Soner Yalçın, 2012 yılında Silivri Cezaevi’nde yazmıştı, o karanlık günlerde! AKP-cemaat ortaklığı yıllarında Soner Yalçın, Barış Pehlivan, Barış Terkoğlu ve aydınlar, askerler, siyasetçiler demir parmaklıkların arkasında yazdı, yazdı, yazdı...

O karanlık günlerde karbon kağıdı, Kırmızı Kedi Yayınevi’nin sahibi Haluk Hepkon’du! Samizdat’ı, Mahrem’i bastı, Wikileaks Belgeleri’ni, Damat’ı, FETÖ Borsası’nı, İfşa’yı, Sarmal’ı, Vurgun’u, Gölge Ordu’yu, Kardan Adam’ı, Dayının Casusları’nı bastı...

Samizdat geldi aklıma yeniden:

... Benim ülkemde; düşünce hayatın düşmanı, kötülüğün simgesi olarak görülür. Düşünsel değerlere tutkuyla bağlı, soru soran – arayan – kovalayan zihne sadece düşmanlık edilir. Düşünen insanın korunağı yoktur.

... Benim ülkemde; iktidar ve güç uğruna hiçbir şeyden çekinmeyen her zorba güç, yalnızca kendi isteğinin onaylanmasını, gururunun okşanmasını ister.

... Benim ülkemde; kafasıyla değil, ağzıyla konuşan yorumcular – açıklayıcılar, gerçekleri başka kalıplara sokarak özgürlüğü çürütmenin gönüllü aracılığını yaparlar.

... Benim ülkemde; bir gazeteci – yazar hapse atılarak yayınevine, gazetesine baskı yapılarak, sonsuza kadar sessizliğe – unutuşa mahkûm edilmeye çalışılır.

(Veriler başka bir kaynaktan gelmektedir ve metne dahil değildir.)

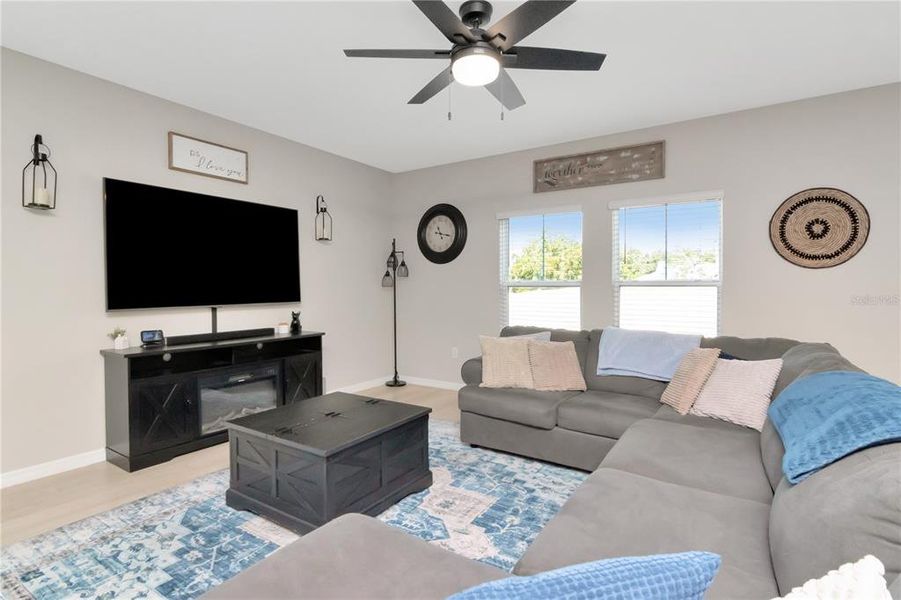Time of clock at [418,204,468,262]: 11:17
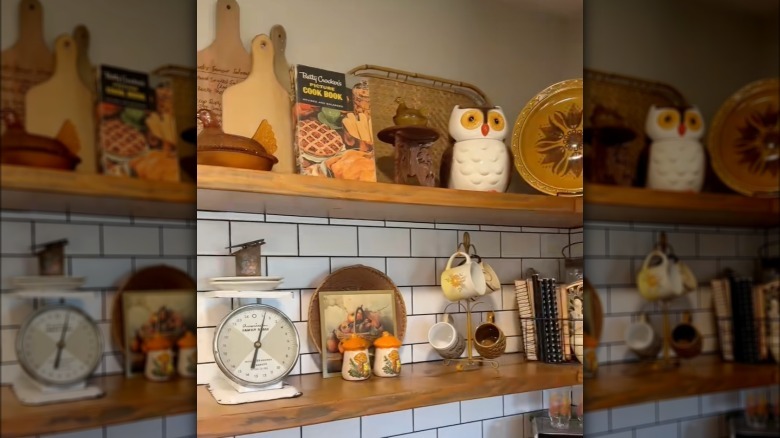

... Ama benim ülkemde; gerçekler de inatçıdır. Mutlaka yazılır. Samizdat gibi...

“Silivri'den bir isteğin var mı”


Dün... Bir MİT mensubunun Libya’da şehit olmasına ilişkin haberleri nedeniyle yargılanan 5 gazeteciye verilen hapis cezası kararları onandı. Çağlayan Adliyesi’ne giderek teslim olan Murat Ağırel ve Barış Pehlivan Silivri Cezaevi’ne götürüldü.

Teslim olmadan hemen önce Barış Terkoğlu’nu aradım ve Pehlivan’la konuştum. Gülüyordu ve bana “Silivri’den bir isteğin var mı?” diye soracak kadar da esprili! İkisi de el sallayarak cezaevine gitti! Murat Ağırel de Barış Pehlivan da hakikatin ne olduğunu bildikleri için cesur!

(Akşam saatlerinde Barış ile Murat denetimli serbestlik hükümlerine dayanarak serbest bırakıldılar.)

11 Eylül 2020’ye döndüm. Barış Pehlivan, MİT haberinden 187 gün sonra cezaevinden çıktıktan sonra bana verdiği röportajında net konuşmuştu:

“... Meslektaşlarımın korkmasını normal karşılıyorum ama korkmalarına rağmen yazmaları gerektiğini düşünüyorum. Biz yazacağız ve cesaretli olacağız. Çünkü bu ülke daha adil daha çağdaş ve bağımsız olsun. Gazeteci, kahraman olmak için yola çıkan insan değildir. Ben de kahraman değilim. Maalesef... Gazeteci arkadaşlarım yavaş yavaş köşelerine çekilince yaptığımız çok standart bir haber Türkiye’nin gündemini belirliyor. Çok sağlıksız bir durum. Bu haberler herkese geliyor ama yazmak yıllardır bize kalıyor.”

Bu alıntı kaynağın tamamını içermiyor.